**STATED PROBLEM:** Reproduce every record exactly as it appears, but not the pictures.

[BEGIN RAW DATA]

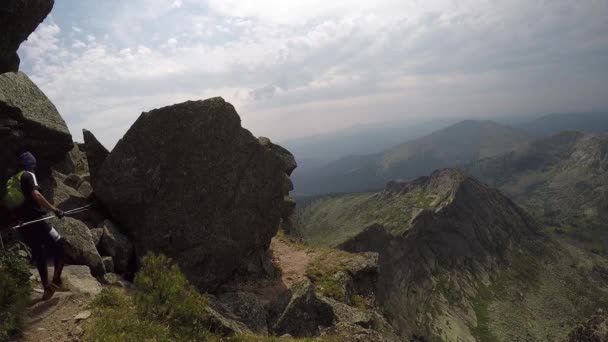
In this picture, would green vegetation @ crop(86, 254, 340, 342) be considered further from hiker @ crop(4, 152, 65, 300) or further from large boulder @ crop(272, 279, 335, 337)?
large boulder @ crop(272, 279, 335, 337)

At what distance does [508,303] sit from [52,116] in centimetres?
20089

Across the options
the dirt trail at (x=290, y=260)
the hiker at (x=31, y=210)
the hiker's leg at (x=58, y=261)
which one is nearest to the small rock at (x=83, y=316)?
the hiker at (x=31, y=210)

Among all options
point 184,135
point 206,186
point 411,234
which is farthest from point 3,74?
point 411,234

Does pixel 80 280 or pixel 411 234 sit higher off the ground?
pixel 80 280

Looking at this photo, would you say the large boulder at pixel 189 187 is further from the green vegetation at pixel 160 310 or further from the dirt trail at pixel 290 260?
the green vegetation at pixel 160 310

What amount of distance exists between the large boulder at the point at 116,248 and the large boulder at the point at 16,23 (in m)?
10.2

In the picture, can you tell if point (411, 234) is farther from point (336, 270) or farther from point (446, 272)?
point (336, 270)

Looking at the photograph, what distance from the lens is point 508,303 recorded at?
182 meters

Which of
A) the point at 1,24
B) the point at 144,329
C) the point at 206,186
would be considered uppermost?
the point at 1,24

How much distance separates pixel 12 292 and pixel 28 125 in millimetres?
12341

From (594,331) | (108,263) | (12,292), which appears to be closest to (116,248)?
(108,263)

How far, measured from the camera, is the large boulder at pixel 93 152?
78.2 feet

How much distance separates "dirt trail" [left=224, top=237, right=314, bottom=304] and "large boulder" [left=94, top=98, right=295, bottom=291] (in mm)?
1668

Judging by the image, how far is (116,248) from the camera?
21219 millimetres
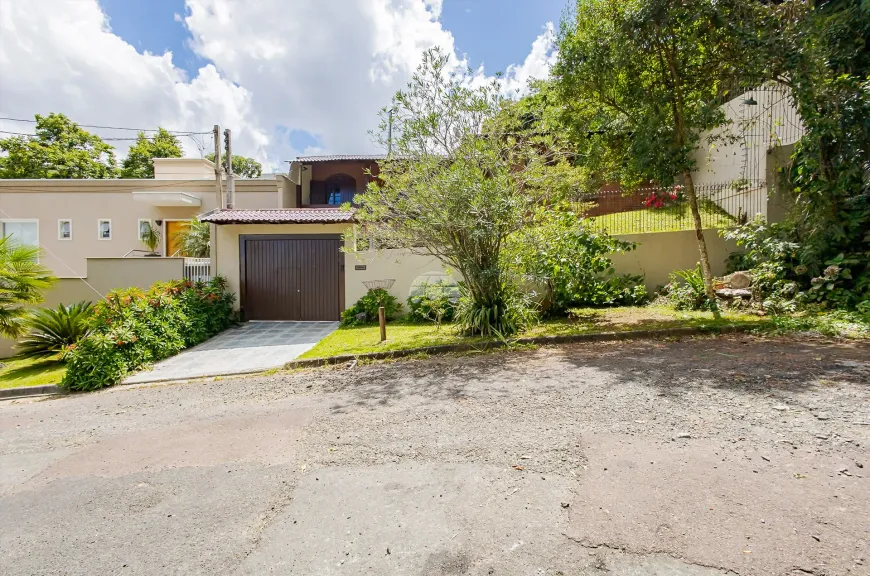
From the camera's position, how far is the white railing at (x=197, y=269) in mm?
11008

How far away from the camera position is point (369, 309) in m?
10.3

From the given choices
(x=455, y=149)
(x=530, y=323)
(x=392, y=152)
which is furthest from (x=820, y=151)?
(x=392, y=152)

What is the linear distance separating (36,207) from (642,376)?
2209cm

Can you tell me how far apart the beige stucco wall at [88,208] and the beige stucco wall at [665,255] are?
1310 centimetres

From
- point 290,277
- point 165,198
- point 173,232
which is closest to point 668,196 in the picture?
point 290,277

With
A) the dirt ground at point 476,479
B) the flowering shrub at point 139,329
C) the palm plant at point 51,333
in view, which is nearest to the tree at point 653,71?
the dirt ground at point 476,479

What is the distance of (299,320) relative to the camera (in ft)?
37.0

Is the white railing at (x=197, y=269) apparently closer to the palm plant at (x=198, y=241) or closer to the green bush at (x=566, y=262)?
the palm plant at (x=198, y=241)

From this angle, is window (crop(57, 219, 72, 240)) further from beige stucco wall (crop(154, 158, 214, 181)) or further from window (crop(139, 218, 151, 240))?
beige stucco wall (crop(154, 158, 214, 181))

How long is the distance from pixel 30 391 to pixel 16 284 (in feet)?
7.21

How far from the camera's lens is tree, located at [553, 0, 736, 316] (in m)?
7.61

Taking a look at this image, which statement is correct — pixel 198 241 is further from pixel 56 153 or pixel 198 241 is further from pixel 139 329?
pixel 56 153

[END RAW DATA]

**RESULT OF THIS EXERCISE:**
In this picture, would green vegetation @ crop(86, 254, 340, 342) be considered further from hiker @ crop(4, 152, 65, 300) or further from large boulder @ crop(272, 279, 335, 337)?
large boulder @ crop(272, 279, 335, 337)

At what distance does [508,303] sit from [52,116] in centimetres?
20089

Across the options
the dirt trail at (x=290, y=260)
the hiker at (x=31, y=210)
the hiker's leg at (x=58, y=261)
which one is nearest to the small rock at (x=83, y=316)?
the hiker at (x=31, y=210)

Among all options
point 184,135
point 206,186
point 411,234
which is farthest from point 3,74?
point 411,234

Does pixel 80 280 or pixel 411 234 sit higher off the ground?
pixel 80 280

Looking at this photo, would you say the large boulder at pixel 189 187 is further from the green vegetation at pixel 160 310 or further from the dirt trail at pixel 290 260?
the green vegetation at pixel 160 310

What amount of distance exists between the large boulder at the point at 116,248 and the large boulder at the point at 16,23 (in m)?
10.2

In the picture, can you tell if point (411, 234) is farther from point (336, 270) or farther from point (446, 272)?
point (336, 270)

Looking at the photograph, what distance from the lens is point 508,303 recorded at?
182 meters

Which of
A) the point at 1,24
B) the point at 144,329
C) the point at 206,186
would be considered uppermost?
the point at 1,24

How much distance separates pixel 12 292 and pixel 28 125 in millimetres?
12341

From (594,331) | (108,263) | (12,292), which appears to be closest to (116,248)?
(108,263)

How far, measured from the camera, is the large boulder at pixel 93 152?
78.2 feet

How much distance separates "dirt trail" [left=224, top=237, right=314, bottom=304] and "large boulder" [left=94, top=98, right=295, bottom=291] (in mm)?
1668

Judging by the image, how far is (116,248) from the camera?
21219 millimetres
From the camera's position, how far is the white railing at (x=197, y=269) in mm?
11008

How far away from the camera position is point (369, 309) in m?
10.3

From the given choices
(x=455, y=149)
(x=530, y=323)
(x=392, y=152)
which is furthest from (x=820, y=151)?
(x=392, y=152)

What is the linear distance separating (36,207) from (642,376)?
2209cm

Can you tell me how far apart the beige stucco wall at [88,208] and the beige stucco wall at [665,255] are?
1310 centimetres

From
- point 290,277
- point 165,198
- point 173,232
which is closest to point 668,196 in the picture?
point 290,277

With
A) the dirt ground at point 476,479
B) the flowering shrub at point 139,329
C) the palm plant at point 51,333
in view, which is nearest to the tree at point 653,71?
the dirt ground at point 476,479

What is the distance of (299,320) relative to the camera (in ft)?
37.0

Is the white railing at (x=197, y=269) apparently closer to the palm plant at (x=198, y=241) or closer to the green bush at (x=566, y=262)?
the palm plant at (x=198, y=241)

From this angle, is window (crop(57, 219, 72, 240)) further from beige stucco wall (crop(154, 158, 214, 181)) or further from window (crop(139, 218, 151, 240))?
beige stucco wall (crop(154, 158, 214, 181))

How long is the distance from pixel 30 391 to pixel 16 284 (in feet)?
7.21

How far from the camera's lens is tree, located at [553, 0, 736, 316] (in m)?
7.61

Taking a look at this image, which statement is correct — pixel 198 241 is further from pixel 56 153 or pixel 198 241 is further from pixel 139 329?
pixel 56 153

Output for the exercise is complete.